■ **About this task**: In the article on whether Maine Coons are dangerous, what can cause aggression in the breed?

■ **Document segment**:
=-=-=-=-=
Are Maine Coons Dangerous?


The Maine Coon is one of the largest domesticated cats and has a certain amount of power and strength. If one attacked us, would we be in trouble?

Are Maine Coons dangerous? Maine Coons are not classed as dangerous animals. Though large cats, they are gentle-natured and pose little physical danger to people. Aggression in Maine Coons can result from poor breeding practices or as a reaction to fear, provocation or pain.

If a Maine Coon is provoked it may become hostile in self-defense. If you ever think a Maine Coon is riled, give it a wide berth until it calms down and you will be in no danger. It is very rare for a Maine Coon to lash out unless it’s cornered and afraid.

What Would We Consider Dangerous?

For the context of this article, a dangerous cat is one whose personality is unpredictable and may show aggressive tendencies towards us and other animals. These tendencies may be triggered by situations that would not normally be expected to trigger such a reaction or they might occur for no particular reason.

This behavior may present itself in a non-physical or physical form and although we’re more interested in why a physical attack may occur, it is still relevant and related to the underlying issue why a non-physical attack may occur.

Maine Coon Personality

The Maine Coon is commonly referred to as a gentle giant and this is an accurate description of the breed. They are, indeed, a large cat – one of the largest domestic cats on the planet – and they are extremely gentle.

Having owned Maine Coons for over twenty-five years, I think I can safely say I’m a bit of a Maine Coon expert. There isn’t much I don’t know about this breed. It’s not the looks that make the Maine Coon my favorite breed of cat (despite genuinely loving all cats) – it’s their personality.
=-=-=-=-=
■ **Stored data**:

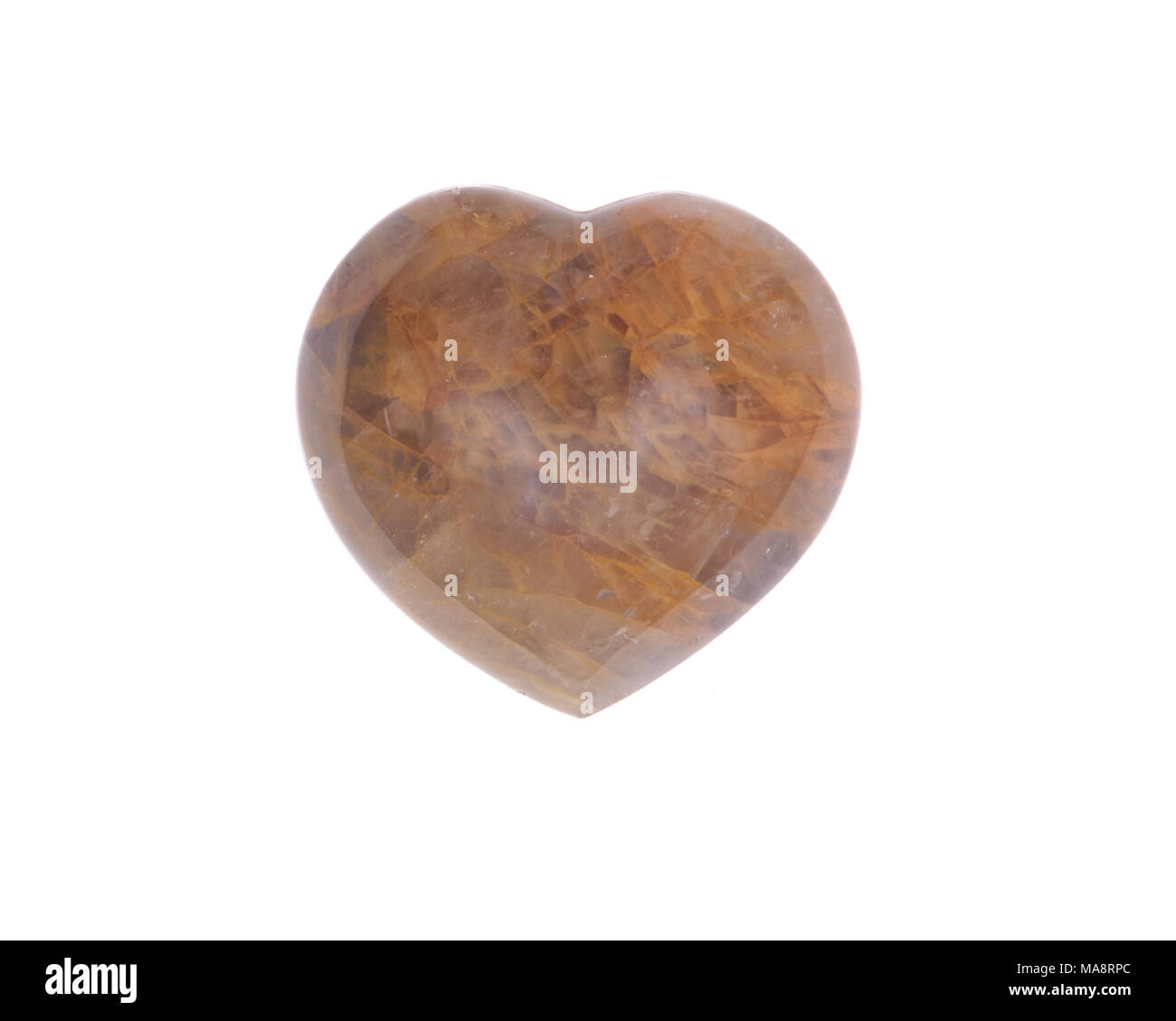 Golden healer quartz heart isolated on white background Stock Photo - Alamy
=-=-=-=-=
■ **The completed task**: Poor breeding practices, or a reaction to fear, provocation or pain.